Von:congratsDatum:20.01.10 Kommentar: Mein Glückwunsch!
Mal keine absolute Genre-Größe als Album des Monats,ich bin beeindruckt.
Man hat sich ja diesmal sogar mal richtig Mühe mit der Auswahl gegeben,weiter so!
Von:riotstarterDatum:19.01.10 Kommentar: @Witzbold:damit ernenne ich dich zu meinem persoenlichen clown (neben dem chefredakteur von MH). sag noch was bitte. you just made my day. ololo
Von:OceanicDatum:19.01.10 Kommentar: Man darf sich wohl nicht darüber beschweren, dass Bands mit einem großen Namen regelmäßig Soundcheck - Sieger werden, wenn die Konsequenz darin besteht, irgendwelche untalentierten Hinterwäldler auf den Thron zu hieven.^^
Das was hier geboten wird, ist handwerklich und akustisch billig, billiger...
Das schlechteste "Album des Monats", für eine gefühlte Ewigkeit.
3 Punkte
Von:WitzboldDatum:19.01.10 Kommentar: Super, danke für den Tipp, Riotstarter, wird sofort bestellt. Jetzt weiß ich dank Dir endlich, was gute Musik ist und was eben nicht!
P.S.: Wenn ansonsten noch jemand auf geilen Partysound mit Tiefgang steht, dem würde ich Frauenarzt und Manny Marc mit ihrer Scheibe Atzenmusik Vol.1 empfehlen!! Falls sich jemand fragt, ob man mir ins Hirn pupste: Habe fast vergessen zu erwähnen, dass "Partysound mit Tiefgang" für mich der Inbegriff von Mittle-Mess ist. Ähnlich lecker wie Mittelstrahl.
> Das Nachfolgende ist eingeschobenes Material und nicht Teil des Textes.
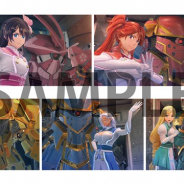 セガ、PS4『新サクラ大戦』でデジタルブロマイドのプレゼントキャンペーンを開始 公式応援団「帝国華撃団・応援組」登録者全員にプレゼント!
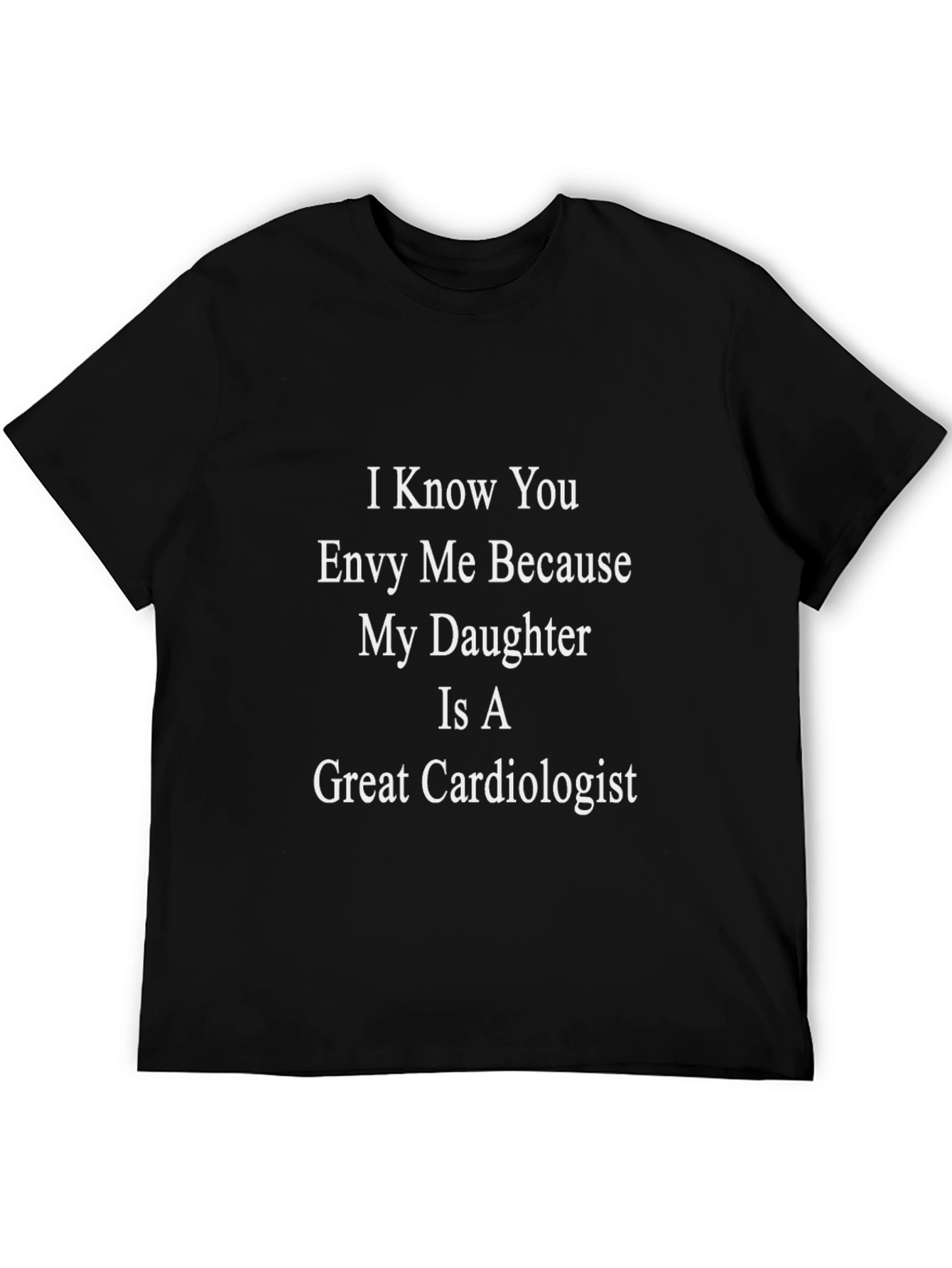 Proud Cardiologist Daughter Tee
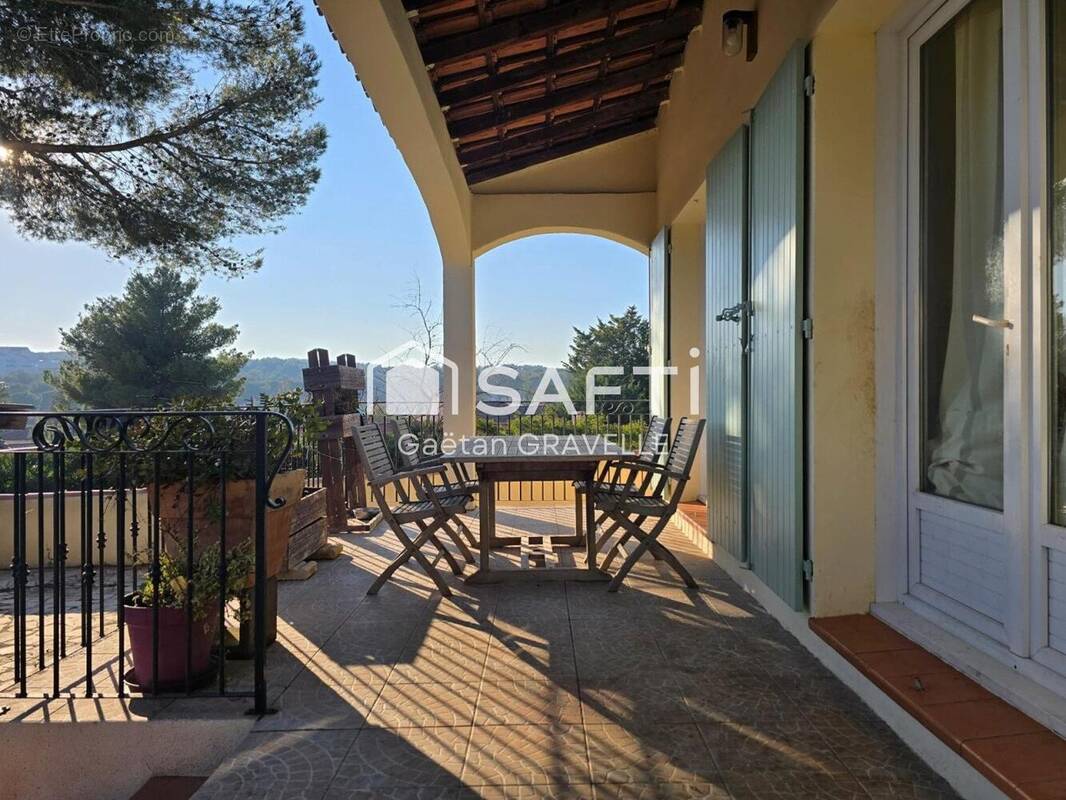 Photo 1 - Maison à MARTIGUES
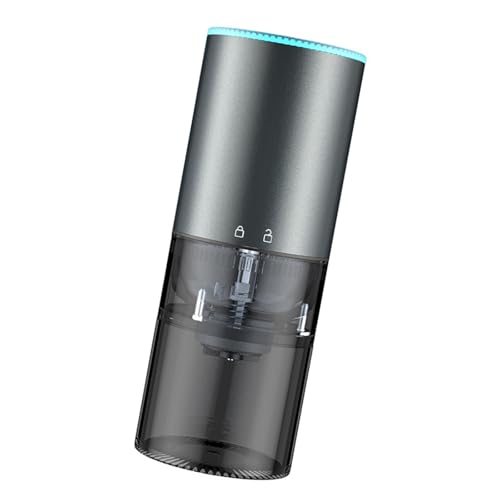 Wiederaufladbare Tragbare Kaffeemühle Wiederaufladbare Kaffeemühle Kaffeemaschine Pulverizer Für Tolle Geschmack Kaffeebohnenschleife von LLINthy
Von:riotstarterDatum:19.01.10 Kommentar: ui ui, sorry leute. ich hab vergessen zu erwaehnen, dass fuer mich "ska punk" der inbegriff von hardcore mittlemass ist, dass nichts aber gar nichts mit metal zu tun hat. wer den richtigen hardcore metal mit noise-einfluessen hoeren moechte, dem empfehle ich "in the eyes of god" von today is the day aus dem jahr 1999.
Von:WitzboldDatum:19.01.10 Kommentar: Wer bei dieser Band auch nur im entferntesten an SKA denkt, dem haben sie vermutlich ins Hirn gepinkelt.
Von:HäDatum:19.01.10 Kommentar: Das kann doch nicht euer ernst sein... Ich hab die Jungs schon n paar mal live gesehen und die sind einfach nich gut!!!
Und das neue album auch nich!
Die alten Alben sind vielleicht "stumpfer ska punk"
Von:HanswurstDatum:19.01.10 Kommentar: Habe gerade mal die MySpace-Seite der Band besucht und muss schon sagen, dass Du ziemlich musikgebildet bist, Riotstarter.
Von:riotstarterDatum:19.01.10 Kommentar: stumpfer ska punk heisst ab jetzt hardcore metal. gut zu wissen.